Context:
- OS deploy: cloud:trusty-mitaka
- juju version: 1.25.5
- affected service: swift-proxy (already at stable/17.02)
I've upgraded several of the *-hacluster subordinate
services from lp:charms/trusty/hacluster;revno=56
to stable/17.02, there was one that showed the following
state(s) after upgrade, hinting on a duplicate node
addition: same uname with a different node id (note in the
1000's range):
* note the same nodes as Online, OFFLINE:
~# crm status
Last updated: Mon Mar 27 15:00:18 2017
Last change: Mon Mar 27 14:52:02 2017 via crmd on juju-machine-0-lxc-22
Stack: corosync
Current DC: juju-machine-2-lxc-19 (1011) - partition with quorum
Version: 1.1.10-42f2063
6 Nodes configured
7 Resources configured
Online: [ juju-machine-0-lxc-22 juju-machine-1-lxc-20 juju-machine-2-lxc-19 ]
OFFLINE: [ juju-machine-0-lxc-22 juju-machine-1-lxc-20 juju-machine-2-lxc-19 ]
Resource Group: grp_swift_vips
res_swift_eth0_vip (ocf::heartbeat:IPaddr2): Started juju-machine-1-lxc-20
Clone Set: cl_swift_haproxy [res_swift_haproxy]
Started: [ juju-machine-0-lxc-22 juju-machine-1-lxc-20 juju-machine-2-lxc-19 ]
* dupped nodes indeed
~# crm node status
<nodes>
<node id="174427188" uname="juju-machine-2-lxc-19"/>
<node id="174427191" uname="juju-machine-1-lxc-20"/>
<node id="174427193" uname="juju-machine-0-lxc-22"/>
<node id="1009" uname="juju-machine-1-lxc-20"/>
<node id="1011" uname="juju-machine-2-lxc-19"/>
<node id="1010" uname="juju-machine-0-lxc-22"/>
</nodes>
* manually removing the "extra" nodes
(after verifying corosync.conf node ids in the 1000s)

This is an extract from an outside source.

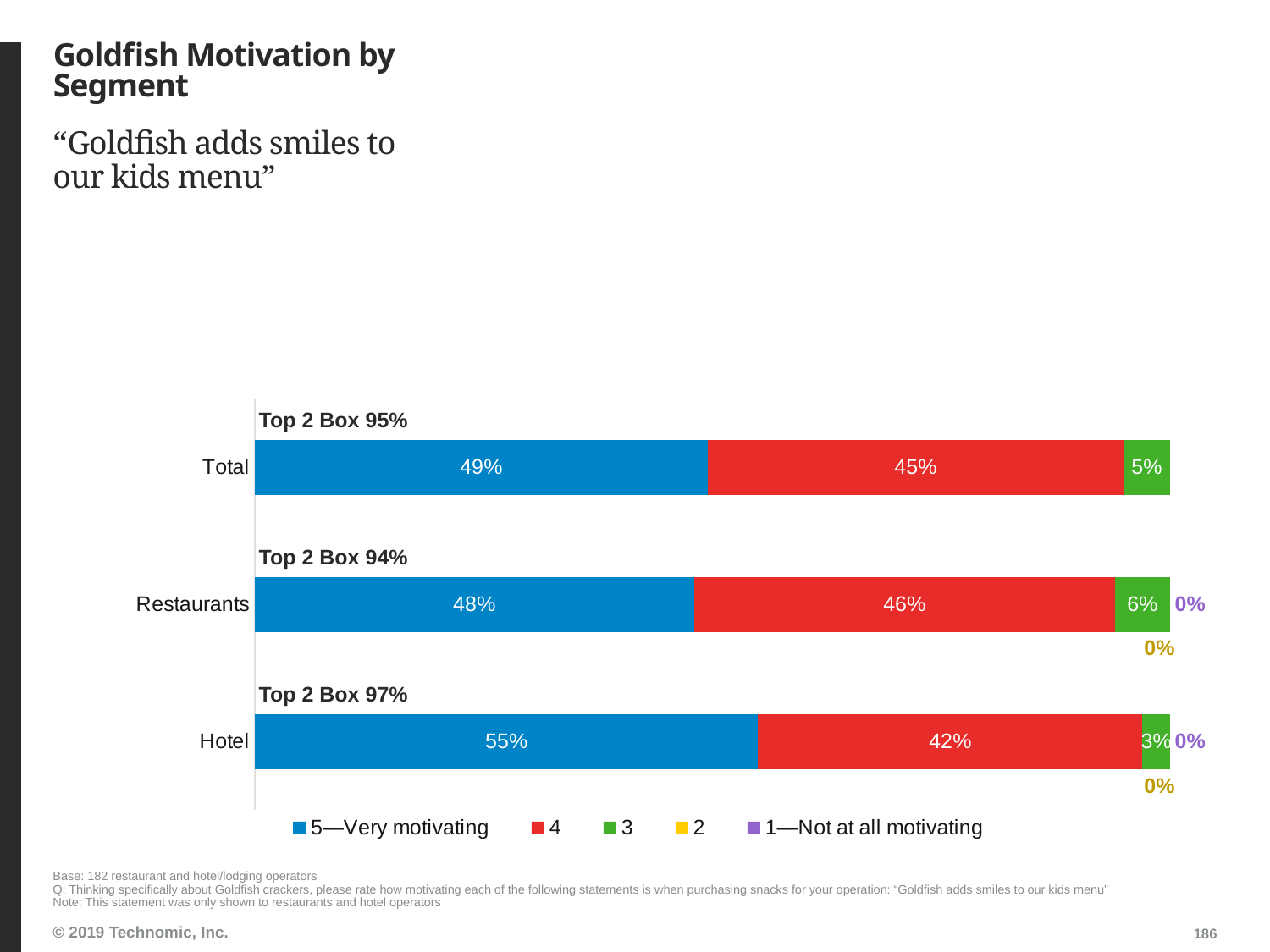
What percentage of Hotel respondents gave a rating of 4? 42% What is the total of the Restaurants bar across the 5, 4 and 3 ratings? 100% Which segment has the lowest value for the 3 rating? Hotel How many series does the legend list? 5 Which segment has the highest value for 5—Very motivating? Hotel What is the Top 2 Box score for Hotel? 97% What is the value for Restaurants in the 3 series? 6% What percentage of Total respondents rated the statement 5—Very motivating? 49% How many segments are shown on the chart? 3 Is the 4 rating value larger for Restaurants or for Hotel? Restaurants What kind of chart is shown on the slide? Stacked bar chart What is the difference between the Hotel and Restaurants values for 5—Very motivating? 7%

~# cibadmin --delete --obj_type nodes --crm_xml '<node id="174427188">'
~# cibadmin --delete --obj_type nodes --crm_xml '<node id="174427191">'
~# cibadmin --delete --obj_type nodes --crm_xml '<node id="174427193">'
=> then got a clean crm status back.
This was due to a switch in the default transport from multicast to unicast in the hacluster charm made for the 16.10 charm release:
https:/ /docs.openstack .org/developer/ charm-guide/ 1610.html
although we did not have any detail about duplicate nodes in corosync at the link above.
The charm should probably make some sort of effort to cleanup the old nodes when switching between modes.